The point here is that when I told him, he responded immediately that he had suspected that that may be part of what was going on but hadn't wanted to suggest it for fear of being wrong and also for not knowing how best to approach it. It turned out he had had an ex with bipolar so had a lot more insight than I could ever have imagine. It was a weight off my mind and part of me wished he had said something sooner. I can't say how I might have reacted but it was a positive experience when I was able to admit it to someone, and was the first step on my road to getting some help.

Now, apart from the fact that you really don't know if this is what's wrong, my reason for caution is threefold...

1) I became suddenly very dependent upon this person as someone to sound off to and my lack of recognition of the weight of responsibility it would place on him was problematic
2) If you're wrong it would be difficult to retract, and without knowing your relationship I can't say how that might turn out
3) Acknowledging a problem really is a very early part of a long journey ... and you need to consider your well being in that - kinda referencing point 1 again. But that journey won't necessarily be one that stays on an upward trajectory. It can be hard, painful and stressful for all involved.

You're clearly a good friend for wanting to do something, but in my case, I got a lot worse before I got better and a person who helped me in ways he may never know is no longer my friend because the bad times got so bad. I know I will regret this eternally and have learnt from it enormously.

This isn't supposed to sound negative, I really do believe that friends can help people so much but I also now that there are infinite possibilities and you have to arm yourself for them.

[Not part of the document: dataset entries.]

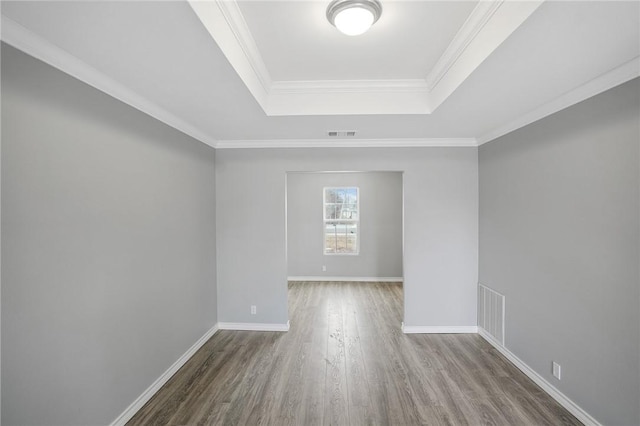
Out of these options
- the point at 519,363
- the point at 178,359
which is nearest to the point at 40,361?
the point at 178,359

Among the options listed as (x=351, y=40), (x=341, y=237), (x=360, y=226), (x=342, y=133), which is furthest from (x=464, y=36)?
(x=341, y=237)

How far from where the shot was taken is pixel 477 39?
171 centimetres

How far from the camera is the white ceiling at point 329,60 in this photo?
52.0 inches

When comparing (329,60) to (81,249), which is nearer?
(81,249)

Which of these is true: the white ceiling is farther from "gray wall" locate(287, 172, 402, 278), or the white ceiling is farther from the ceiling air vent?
"gray wall" locate(287, 172, 402, 278)

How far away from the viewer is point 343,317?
168 inches

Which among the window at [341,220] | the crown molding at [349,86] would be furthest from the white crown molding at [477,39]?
the window at [341,220]

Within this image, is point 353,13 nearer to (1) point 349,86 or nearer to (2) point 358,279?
(1) point 349,86

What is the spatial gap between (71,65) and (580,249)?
11.8 feet

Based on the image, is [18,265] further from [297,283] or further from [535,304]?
[297,283]

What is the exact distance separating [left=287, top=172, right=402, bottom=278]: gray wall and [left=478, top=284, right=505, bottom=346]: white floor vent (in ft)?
9.62

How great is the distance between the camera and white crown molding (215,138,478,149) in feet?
11.7

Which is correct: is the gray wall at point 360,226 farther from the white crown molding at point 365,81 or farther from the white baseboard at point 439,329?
the white crown molding at point 365,81

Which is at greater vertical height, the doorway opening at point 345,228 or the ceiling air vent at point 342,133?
the ceiling air vent at point 342,133
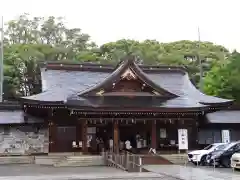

Oh gosh, I probably haven't helped you at all but remember, if you do get involved you are not committed to do so for life, you have to take care of yourself too.

Bx
 
Last edited:
B

BadlyDrawnGirl

Member
Joined
Jan 25, 2010
Messages
5
Well, the thing is she's going to France and Spain in September for a year as part of her uni course, so I don't want to bring it up, get her all panicked, and then send her packing, you know? I'll figure something out =)
Thanks for your help!
 
DiagnosisBipolar2

DiagnosisBipolar2

Well-known member
Joined
May 25, 2009
Messages
261
Location
Wiltshire
It's not for you to suggest which mental disorder box she may or may not fit in, that is the job of a psychiatrist. Your job is to be her friend therefore you could suggest to her that as a friend you are worried about certain aspects of her behaviour therefore you would support her 100% in any help she decides to get.

Her symptoms are not necessarily that of Bipolar. Human beings are complex creatures and often we fit into more than one box! Leave the labels for the professionals and just be there as a friend your job is not diagnosis!
 
B

BadlyDrawnGirl

Member
Joined
Jan 25, 2010
Messages
5
It's not that I'm trying to diagnose her, it's just how is a psychiatrist supposed to unless I give her the initiative to go? I just think that there may be something wrong and that she might want to think about getting some help for it. I have no idea what the problem is, or if there even is a specific problem - like you said, humans are complex, I'm just trying to look our for her and having looked at the symptoms of quite a few mental problems, bipolar disorder is the one that fits the most.
 
DiagnosisBipolar2

DiagnosisBipolar2

Well-known member
Joined
May 25, 2009
Messages
261
Location
Wiltshire
That's my point encourage her to see her GP and take it from there.